→ **Data shown**:
___
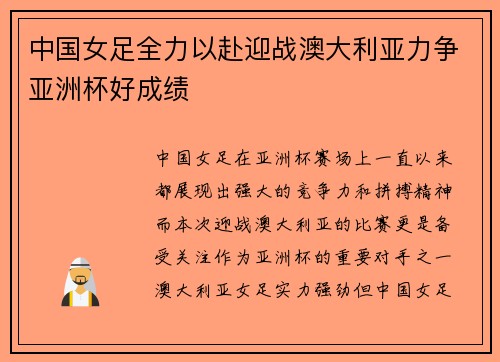 中国女足全力以赴迎战澳大利亚力争亚洲杯好成绩

中国女足在亚洲杯赛场上一直以来都展现出强大的竞争力和拼搏精神而本次迎战澳大利亚的比赛更是备受关注作为亚洲杯的重要对手之一澳大利亚女足实力强劲但中国女足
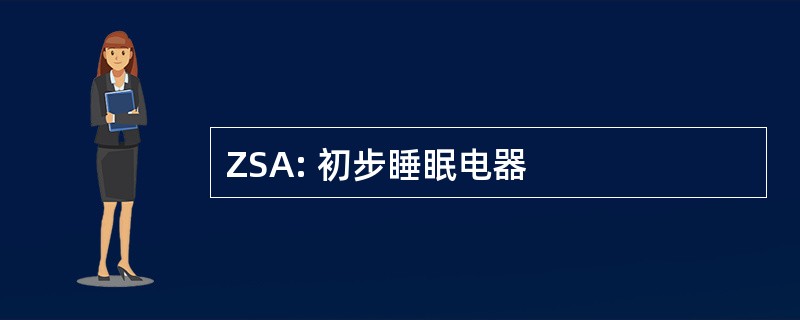 ZSA: 初步睡眠电器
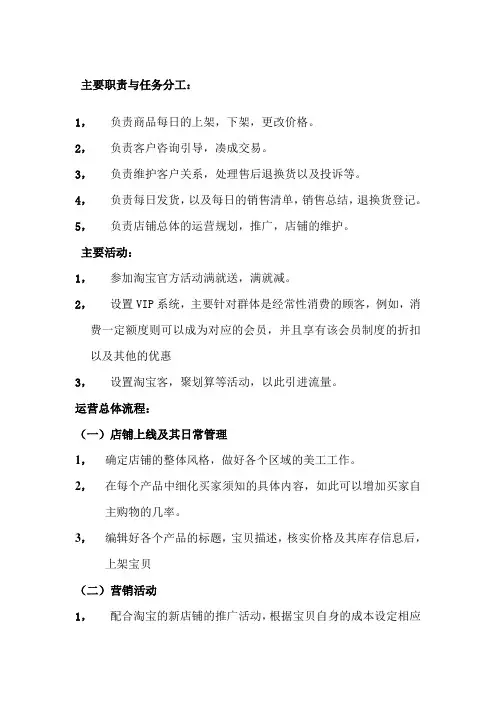 主要职责与任务分工：

1， 负责商品每日的上架，下架，更改价格。

2， 负责客户咨询引导，凑成交易。

3， 负责维护客户关系，处理售后退换货以及投诉等。

4， 负责每日发货，以及每日的销售清单，销售总结，退换货登记。

5， 负责店铺总体的运营规划，推广，店铺的维护。

主要活动：

1， 参加淘宝官方活动满就送，满就减。

2， 设置 VIP 系统，主要针对群体是经常性消费的顾客，例如，消费一定额度则可以成为对应的会员，并且享有该会员制度的折扣以及其他的优惠

3， 设置淘宝客，聚划算等活动，以此引进流量。

运营总体流程：

（一）店铺上线及其日常管理

1， 确定店铺的整体风格，做好各个区域的美工工作。

2， 在每个产品中细化买家须知的具体内容，如此可以增加买家自主购物的几率。

3， 编辑好各个产品的标题，宝贝描述，核实价格及其库存信息后，上架宝贝

（二）营销活动

1， 配合淘宝的新店铺的推广活动，根据宝贝自身的成本设定相应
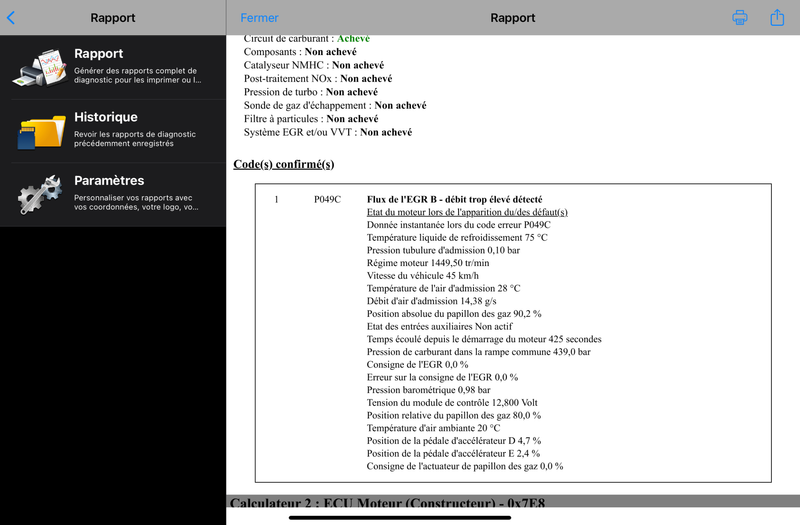 Rapport

Rapport
Générer des rapports complet de diagnostic pour les imprimer ou l...

Historique
Revoir les rapports de diagnostic précédemment enregistrés

Paramètres
Personnaliser vos rapports avec vos coordonnées, votre logo, vo...

Fermer
Rapport

Circuit de carburant : Achevé
Composants : Non achevé
Catalyseur NMHC : Non achevé
Post-traitement NOx : Non achevé
Pression de turbo : Non achevé
Sonde de gaz d'échappement : Non achevé
Filtre à particules : Non achevé
Système EGR et/ou VVT : Non achevé

Code(s) confirmé(s)

1 P049C Flux de l'EGR B - débit trop élevé détecté
Etat du moteur lors de l'apparition du/des défaut(s)
Donnée instantanée lors du code erreur P049C
Température liquide de refroidissement 75 °C
Pression tubulure d'admission 0,10 bar
Régime moteur 1449,50 tr/min
Vitesse du véhicule 45 km/h
Température de l'air d'admission 28 °C
Débit d'air d'admission 14,38 g/s
Position absolue du papillon des gaz 90,2 %
Etat des entrées auxiliaires Non actif
Temps écoulé depuis le démarrage du moteur 425 secondes
Pression de carburant dans la rampe commune 439,0 bar
Consigne de l'EGR 0,0 %
Erreur sur la consigne de l'EGR 0,0 %
Pression barométrique 0,98 bar
Tension du module de contrôle 12,800 Volt
Position relative du papillon des gaz 80,0 %
Température d'air ambiante 20 °C
Position de la pédale d'accélérateur D 4,7 %
Position de la pédale d'accélérateur E 2,4 %
Consigne de l'actuateur de papillon des gaz 0,0 %

Calculateur 2 : ECU Moteur (Constructeur) - 0x7E8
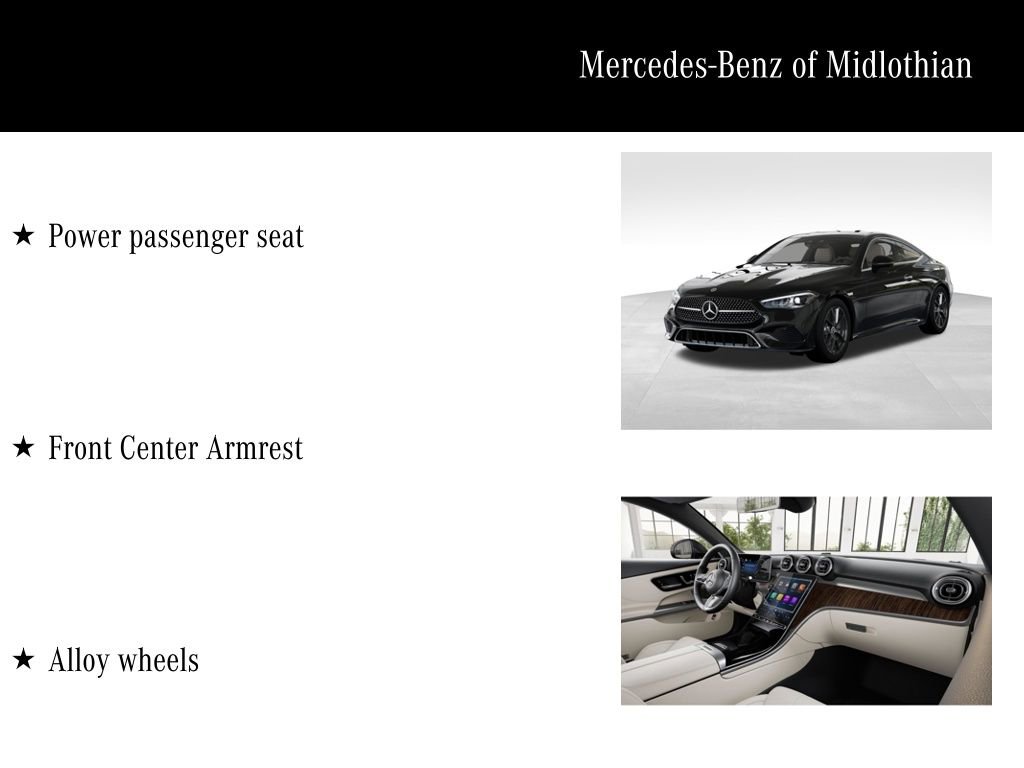 Mercedes-Benz of Midlothian

★ Power passenger seat

★ Front Center Armrest

★ Alloy wheels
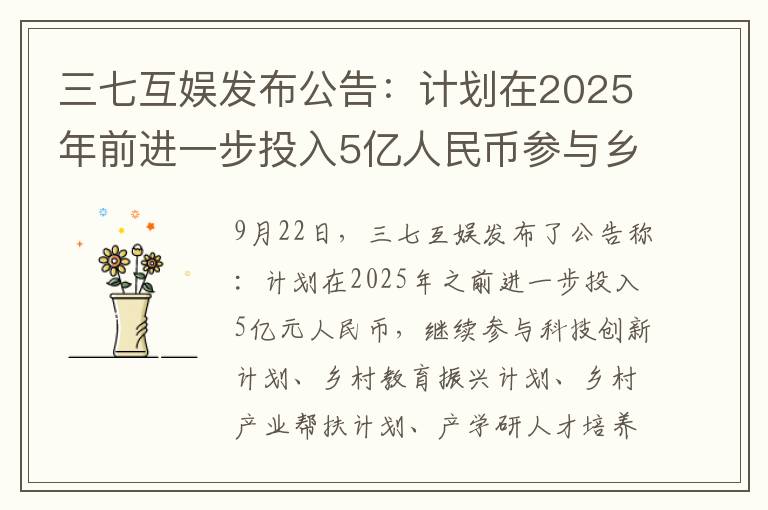 三七互娱发布公告：计划在2025年前进一步投入5亿人民币参与乡

9月22日，三七互娱发布了公告称：计划在2025年之前进一步投入5亿元人民币，继续参与科技创新计划、乡村教育振兴计划、乡村产业帮扶计划、产学研人才培养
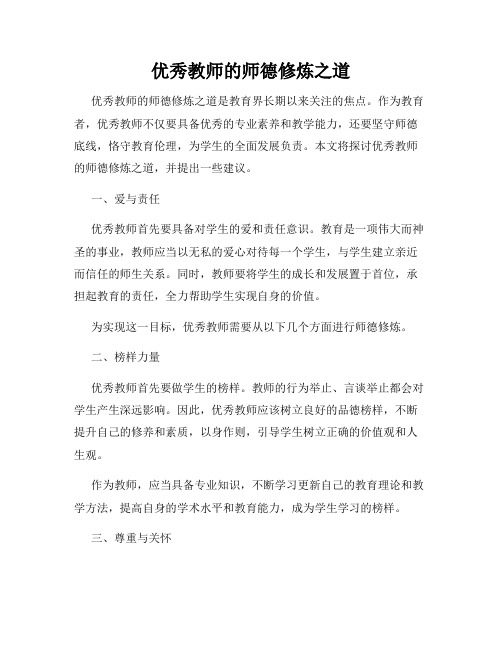 优秀教师的师德修炼之道

优秀教师的师德修炼之道是教育界长期以来关注的焦点。作为教育者，优秀教师不仅要具备优秀的专业素养和教学能力，还要坚守师德底线，恪守教育伦理，为学生的全面发展负责。本文将探讨优秀教师的师德修炼之道，并提出一些建议。

一、爱与责任

优秀教师首先要具备对学生的爱和责任意识。教育是一项伟大而神圣的事业，教师应当以无私的爱心对待每一个学生，与学生建立亲近而信任的师生关系。同时，教师要将学生的成长和发展置于首位，承担起教育的责任，全力帮助学生实现自身的价值。

为实现这一目标，优秀教师需要从以下几个方面进行师德修炼。

二、榜样力量

优秀教师首先要做学生的榜样。教师的行为举止、言谈举止都会对学生产生深远影响。因此，优秀教师应该树立良好的品德榜样，不断提升自己的修养和素质，以身作则，引导学生树立正确的价值观和人生观。

作为教师，应当具备专业知识，不断学习更新自己的教育理论和教学方法，提高自身的学术水平和教育能力，成为学生学习的榜样。

三、尊重与关怀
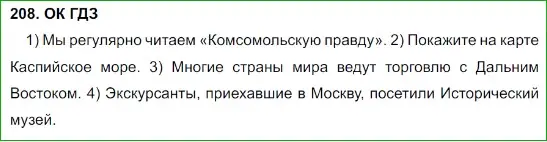 208. ОК ГДЗ

1) Мы регулярно читаем «Комсомольскую правду». 2) Покажите на карте Каспийское море. 3) Многие страны мира ведут торговлю с Дальним Востоком. 4) Экскурсанты, приехавшие в Москву, посетили Исторический музей.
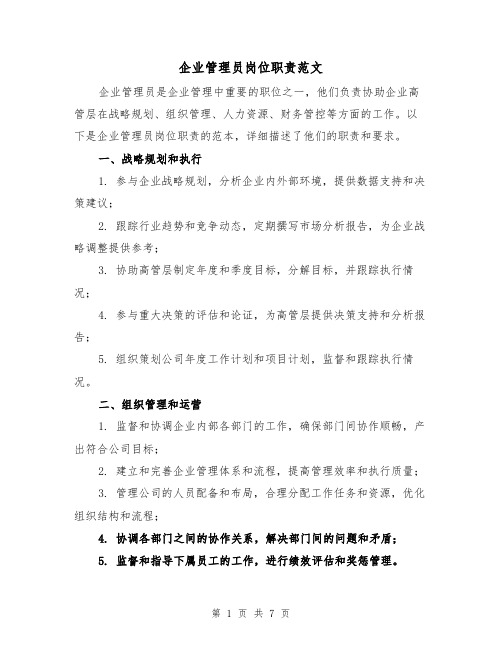 企业管理员岗位职责范文

企业管理员是企业管理中重要的职位之一，他们负责协助企业高管层在战略规划、组织管理、人力资源、财务管控等方面的工作。以下是企业管理员岗位职责的范本，详细描述了他们的职责和要求。

一、战略规划和执行

1. 参与企业战略规划，分析企业内外部环境，提供数据支持和决策建议；

2. 跟踪行业趋势和竞争动态，定期撰写市场分析报告，为企业战略调整提供参考；

3. 协助高管层制定年度和季度目标，分解目标，并跟踪执行情况；

4. 参与重大决策的评估和论证，为高管层提供决策支持和分析报告；

5. 组织策划公司年度工作计划和项目计划，监督和跟踪执行情况。

二、组织管理和运营

1. 监督和协调企业内部各部门的工作，确保部门间协作顺畅，产出符合公司目标；

2. 建立和完善企业管理体系和流程，提高管理效率和执行质量；

3. 管理公司的人员配备和布局，合理分配工作任务和资源，优化组织结构和流程；

4. 协调各部门之间的协作关系，解决部门间的问题和矛盾；

5. 监督和指导下属员工的工作，进行绩效评估和奖惩管理。

第 1 页 共 7 页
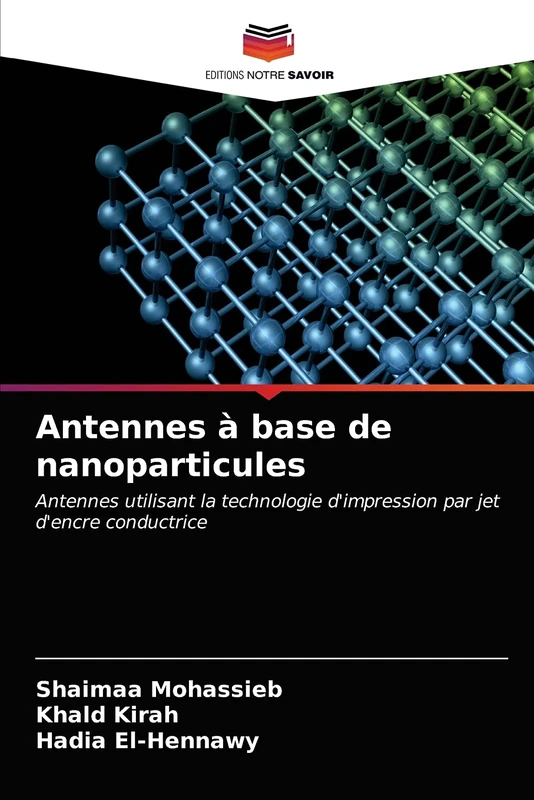 EDITIONS NOTRE SAVOIR

Antennes à base de nanoparticules

Antennes utilisant la technologie d'impression par jet d'encre conductrice

Shaimaa Mohassieb
Khald Kirah
Hadia El-Hennawy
___
→ **Task goal**: Start at the line containing "Post-traitement NOx : Non achevé" above and stop at the line containing "Mercedes-Benz of Midlothian". Output those lines exactly, both included, but none of the pictures.

→ **Reply**:
Post-traitement NOx : Non achevé
Pression de turbo : Non achevé
Sonde de gaz d'échappement : Non achevé
Filtre à particules : Non achevé
Système EGR et/ou VVT : Non achevé

Code(s) confirmé(s)

1 P049C Flux de l'EGR B - débit trop élevé détecté
Etat du moteur lors de l'apparition du/des défaut(s)
Donnée instantanée lors du code erreur P049C
Température liquide de refroidissement 75 °C
Pression tubulure d'admission 0,10 bar
Régime moteur 1449,50 tr/min
Vitesse du véhicule 45 km/h
Température de l'air d'admission 28 °C
Débit d'air d'admission 14,38 g/s
Position absolue du papillon des gaz 90,2 %
Etat des entrées auxiliaires Non actif
Temps écoulé depuis le démarrage du moteur 425 secondes
Pression de carburant dans la rampe commune 439,0 bar
Consigne de l'EGR 0,0 %
Erreur sur la consigne de l'EGR 0,0 %
Pression barométrique 0,98 bar
Tension du module de contrôle 12,800 Volt
Position relative du papillon des gaz 80,0 %
Température d'air ambiante 20 °C
Position de la pédale d'accélérateur D 4,7 %
Position de la pédale d'accélérateur E 2,4 %
Consigne de l'actuateur de papillon des gaz 0,0 %

Calculateur 2 : ECU Moteur (Constructeur) - 0x7E8
 Mercedes-Benz of Midlothian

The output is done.